**À faire**: Relevez toutes les lignes des items où figure le mot "wall".

---*---

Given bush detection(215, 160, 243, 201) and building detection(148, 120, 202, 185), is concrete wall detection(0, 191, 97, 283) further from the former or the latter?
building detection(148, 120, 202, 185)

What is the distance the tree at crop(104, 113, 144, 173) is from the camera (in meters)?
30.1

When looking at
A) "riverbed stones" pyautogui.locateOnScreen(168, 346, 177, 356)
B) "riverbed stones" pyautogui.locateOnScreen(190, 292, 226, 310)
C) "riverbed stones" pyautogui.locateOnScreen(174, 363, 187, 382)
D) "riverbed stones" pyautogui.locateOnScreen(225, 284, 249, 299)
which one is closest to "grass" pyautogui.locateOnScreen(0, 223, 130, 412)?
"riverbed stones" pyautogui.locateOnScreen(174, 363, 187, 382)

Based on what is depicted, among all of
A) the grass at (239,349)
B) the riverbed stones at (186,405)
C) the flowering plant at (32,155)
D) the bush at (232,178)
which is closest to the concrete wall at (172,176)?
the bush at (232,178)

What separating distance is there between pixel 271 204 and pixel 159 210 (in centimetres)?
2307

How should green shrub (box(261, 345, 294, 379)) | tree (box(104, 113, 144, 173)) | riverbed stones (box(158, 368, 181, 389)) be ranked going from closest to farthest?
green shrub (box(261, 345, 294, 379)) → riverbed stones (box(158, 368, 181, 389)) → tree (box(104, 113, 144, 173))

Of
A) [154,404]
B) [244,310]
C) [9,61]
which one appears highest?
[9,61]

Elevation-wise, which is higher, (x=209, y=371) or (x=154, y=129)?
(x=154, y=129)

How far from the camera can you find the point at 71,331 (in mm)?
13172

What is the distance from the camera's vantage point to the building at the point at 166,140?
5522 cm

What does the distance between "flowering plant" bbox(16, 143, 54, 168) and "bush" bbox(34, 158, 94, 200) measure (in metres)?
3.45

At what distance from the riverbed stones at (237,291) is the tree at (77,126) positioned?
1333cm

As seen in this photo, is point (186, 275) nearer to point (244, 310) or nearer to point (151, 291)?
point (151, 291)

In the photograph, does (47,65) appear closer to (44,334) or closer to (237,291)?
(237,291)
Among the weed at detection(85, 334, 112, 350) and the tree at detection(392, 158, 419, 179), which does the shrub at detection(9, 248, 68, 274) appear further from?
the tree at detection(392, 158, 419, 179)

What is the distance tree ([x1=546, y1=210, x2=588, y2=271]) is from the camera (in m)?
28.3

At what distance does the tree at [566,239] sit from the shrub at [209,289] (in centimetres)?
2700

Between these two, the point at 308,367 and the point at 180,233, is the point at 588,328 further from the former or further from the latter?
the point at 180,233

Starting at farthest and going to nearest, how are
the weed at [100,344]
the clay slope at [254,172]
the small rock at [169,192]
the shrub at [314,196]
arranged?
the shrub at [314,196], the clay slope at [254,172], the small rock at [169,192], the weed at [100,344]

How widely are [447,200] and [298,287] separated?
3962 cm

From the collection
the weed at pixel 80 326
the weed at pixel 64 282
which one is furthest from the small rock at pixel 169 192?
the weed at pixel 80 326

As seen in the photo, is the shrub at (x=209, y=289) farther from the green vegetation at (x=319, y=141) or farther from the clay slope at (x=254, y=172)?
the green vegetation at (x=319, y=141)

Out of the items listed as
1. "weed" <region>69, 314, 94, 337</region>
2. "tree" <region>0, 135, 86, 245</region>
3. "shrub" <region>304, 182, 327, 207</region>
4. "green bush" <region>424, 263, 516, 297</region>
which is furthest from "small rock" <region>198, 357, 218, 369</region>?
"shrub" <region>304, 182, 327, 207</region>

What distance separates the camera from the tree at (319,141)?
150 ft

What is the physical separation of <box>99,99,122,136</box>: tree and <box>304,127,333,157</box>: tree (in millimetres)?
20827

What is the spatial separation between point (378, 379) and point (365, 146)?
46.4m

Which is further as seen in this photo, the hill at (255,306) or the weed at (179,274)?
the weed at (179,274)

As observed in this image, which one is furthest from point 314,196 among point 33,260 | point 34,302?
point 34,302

---*---

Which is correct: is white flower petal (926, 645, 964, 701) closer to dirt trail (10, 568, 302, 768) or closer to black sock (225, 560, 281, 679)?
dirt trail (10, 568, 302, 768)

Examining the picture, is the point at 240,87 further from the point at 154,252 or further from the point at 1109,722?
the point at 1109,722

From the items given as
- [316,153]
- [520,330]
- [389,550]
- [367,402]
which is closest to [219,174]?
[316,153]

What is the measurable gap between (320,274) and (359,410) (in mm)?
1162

---*---

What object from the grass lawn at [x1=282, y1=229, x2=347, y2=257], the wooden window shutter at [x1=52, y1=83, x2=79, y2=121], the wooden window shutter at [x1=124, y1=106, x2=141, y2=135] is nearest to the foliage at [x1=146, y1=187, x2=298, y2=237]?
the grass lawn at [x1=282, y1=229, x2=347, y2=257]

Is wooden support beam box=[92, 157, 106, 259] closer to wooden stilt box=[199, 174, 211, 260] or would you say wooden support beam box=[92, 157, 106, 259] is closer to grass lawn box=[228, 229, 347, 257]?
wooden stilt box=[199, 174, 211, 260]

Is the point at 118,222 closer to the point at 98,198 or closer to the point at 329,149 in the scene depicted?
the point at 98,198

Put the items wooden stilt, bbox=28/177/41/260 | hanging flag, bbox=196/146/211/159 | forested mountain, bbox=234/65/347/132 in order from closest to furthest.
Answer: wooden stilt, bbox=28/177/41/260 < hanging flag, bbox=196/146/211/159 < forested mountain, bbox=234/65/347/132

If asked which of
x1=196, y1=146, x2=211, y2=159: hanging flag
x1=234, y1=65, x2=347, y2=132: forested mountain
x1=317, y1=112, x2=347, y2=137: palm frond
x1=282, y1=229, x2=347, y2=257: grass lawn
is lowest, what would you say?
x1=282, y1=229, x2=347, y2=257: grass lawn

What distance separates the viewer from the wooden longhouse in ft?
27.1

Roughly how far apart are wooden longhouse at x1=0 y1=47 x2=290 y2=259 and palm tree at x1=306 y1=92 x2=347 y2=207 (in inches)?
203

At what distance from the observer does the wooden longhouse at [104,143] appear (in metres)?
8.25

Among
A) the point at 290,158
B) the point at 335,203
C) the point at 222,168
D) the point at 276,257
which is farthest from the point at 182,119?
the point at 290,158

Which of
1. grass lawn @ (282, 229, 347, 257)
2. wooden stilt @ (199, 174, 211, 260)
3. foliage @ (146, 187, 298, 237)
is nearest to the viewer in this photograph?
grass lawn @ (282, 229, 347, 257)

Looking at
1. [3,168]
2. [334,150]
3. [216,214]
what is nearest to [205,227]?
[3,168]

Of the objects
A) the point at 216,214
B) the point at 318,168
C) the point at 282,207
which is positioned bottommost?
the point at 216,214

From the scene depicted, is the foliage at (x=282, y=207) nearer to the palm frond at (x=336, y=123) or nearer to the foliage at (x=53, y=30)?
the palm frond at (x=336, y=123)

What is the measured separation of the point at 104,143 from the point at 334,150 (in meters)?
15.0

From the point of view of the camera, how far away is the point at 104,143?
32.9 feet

---*---

**Réponse à l'exercice**:
Given bush detection(215, 160, 243, 201) and building detection(148, 120, 202, 185), is concrete wall detection(0, 191, 97, 283) further from the former or the latter?
which is closest to the concrete wall at (172,176)?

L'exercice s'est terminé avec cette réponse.